Setelah emosi reda, Abdi baru menghampiri. Agas mengulurkan tangan, keduanya berjabat tangan erat.

"Bellona berhak bahagia. Bantu dia cari keluarga aslinya. Saya tau, mereka pasti anggap Bellona udah meninggal." Jabat tangan terlepas. Abdi hanya menjawab dengan anggukan kepala.

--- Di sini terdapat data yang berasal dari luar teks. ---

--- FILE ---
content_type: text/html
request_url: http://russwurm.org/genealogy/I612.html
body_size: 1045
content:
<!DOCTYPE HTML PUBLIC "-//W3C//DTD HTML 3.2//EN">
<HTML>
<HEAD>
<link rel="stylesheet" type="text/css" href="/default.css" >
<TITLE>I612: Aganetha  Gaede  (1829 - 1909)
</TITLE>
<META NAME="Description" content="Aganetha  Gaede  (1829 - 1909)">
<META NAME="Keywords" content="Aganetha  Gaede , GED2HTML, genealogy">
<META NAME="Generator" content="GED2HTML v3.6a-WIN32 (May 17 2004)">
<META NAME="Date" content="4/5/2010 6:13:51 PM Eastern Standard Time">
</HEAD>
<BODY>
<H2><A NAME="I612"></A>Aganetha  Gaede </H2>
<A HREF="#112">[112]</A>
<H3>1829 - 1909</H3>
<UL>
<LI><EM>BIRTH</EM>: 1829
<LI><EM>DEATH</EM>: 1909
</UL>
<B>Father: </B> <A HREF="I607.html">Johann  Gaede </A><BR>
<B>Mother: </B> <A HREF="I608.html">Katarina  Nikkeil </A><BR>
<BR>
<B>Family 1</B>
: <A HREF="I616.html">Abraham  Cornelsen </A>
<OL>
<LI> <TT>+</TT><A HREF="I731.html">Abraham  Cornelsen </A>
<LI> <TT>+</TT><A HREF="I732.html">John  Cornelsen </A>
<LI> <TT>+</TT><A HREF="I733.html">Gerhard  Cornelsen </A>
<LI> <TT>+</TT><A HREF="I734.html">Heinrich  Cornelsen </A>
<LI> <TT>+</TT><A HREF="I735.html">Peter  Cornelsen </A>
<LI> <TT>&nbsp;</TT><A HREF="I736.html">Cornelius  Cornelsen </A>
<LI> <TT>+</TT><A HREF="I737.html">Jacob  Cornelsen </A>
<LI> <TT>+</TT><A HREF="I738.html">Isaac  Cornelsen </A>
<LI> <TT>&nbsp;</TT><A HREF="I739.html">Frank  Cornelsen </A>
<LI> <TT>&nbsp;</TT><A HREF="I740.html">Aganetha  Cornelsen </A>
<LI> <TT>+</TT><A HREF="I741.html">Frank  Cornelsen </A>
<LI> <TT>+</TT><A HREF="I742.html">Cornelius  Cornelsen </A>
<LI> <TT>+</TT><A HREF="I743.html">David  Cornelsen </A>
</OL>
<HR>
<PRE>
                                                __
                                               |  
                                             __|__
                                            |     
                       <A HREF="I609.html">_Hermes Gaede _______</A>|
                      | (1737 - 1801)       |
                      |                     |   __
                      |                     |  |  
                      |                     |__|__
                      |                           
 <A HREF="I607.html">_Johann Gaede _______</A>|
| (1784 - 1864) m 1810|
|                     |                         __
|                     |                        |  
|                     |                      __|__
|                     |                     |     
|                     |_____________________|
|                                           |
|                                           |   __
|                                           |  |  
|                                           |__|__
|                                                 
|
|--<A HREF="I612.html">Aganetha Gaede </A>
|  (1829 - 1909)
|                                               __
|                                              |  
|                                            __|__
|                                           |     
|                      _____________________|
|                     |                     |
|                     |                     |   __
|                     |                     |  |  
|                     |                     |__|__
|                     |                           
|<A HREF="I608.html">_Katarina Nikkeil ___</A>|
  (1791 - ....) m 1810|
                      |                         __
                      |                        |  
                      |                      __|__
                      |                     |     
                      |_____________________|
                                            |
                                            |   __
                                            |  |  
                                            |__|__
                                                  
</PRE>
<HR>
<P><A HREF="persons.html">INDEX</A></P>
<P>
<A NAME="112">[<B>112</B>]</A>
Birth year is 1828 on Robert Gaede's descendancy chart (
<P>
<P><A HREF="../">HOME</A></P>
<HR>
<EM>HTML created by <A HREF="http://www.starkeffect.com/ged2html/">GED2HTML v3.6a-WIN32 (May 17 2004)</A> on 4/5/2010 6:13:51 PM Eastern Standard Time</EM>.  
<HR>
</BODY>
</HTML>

"Lon, elo pasti akan terkenal, kalian pasti dianggap duet pasangan pebisnis ulung. Gue yakin itu terjadi." Agas tersenyum lebar. Terlihat beban dihatinya sudah terlepas, ia tak ada hutang rahasia ke Bellona.

***

Abdi menggandeng tangan Bellona, ia menepati janji akan menemani kekasihnya menikmati street food di sekitar hotel.

"One beef ramen, please," ujar Bellona kepada penjual ramen gerobak tapi rapi yang bisa sedikit berbahasa Inggris. Abdi tidak makan, ia tak begitu suka ramen.

Mereka duduk di depan gerobak ramen bermeja kecil.

"Aku udah chat Bahtiar, untuk mulai cari tau keluarga besar asli kamu, itu gampang. Kamu jangan takut," bisik Abdi.

"Aku cuma khawatir, kalau mereka nggak percaya gimana? Misal suatu hari aku ketemu dan nggak yakin aku keluarga mereka." Bellona memiliki sifat ragu jika berkaitan dengan pribadinya, kecuali urusan pekerjaan, ia bisa cepat yakin akan satu keputusan.

"Hei, denger, ya. Ada yang namanya test DNA, itu bisa kita lalukan kalau perlu. Kita tunggu kabar dari Bahtiar dulu, ya," bisik Abdi lagi. Bellona mengulas senyum tipis lalu menyandarkan kepala di bahu kokoh sang kekasih. Tidak mungkin bisa ia sekuat sekarang tanpa Abdi. Joker yang sudah tidak menyembunyikan jati diri.

Makan ramen selesai. Mereka kembali berkeliling sambil bergandengan mesra, sesekali Abdi merangkul guna merapatkan tubuh Bellona di sisinya.

Panasnya cuaca Tokyo tak membuat mereka menyudahi menikmati pemandangan malam hari lalu segera kembali ke hotel. Felix sendiri sudah di hotel, ia lelah dan sudah istirahat.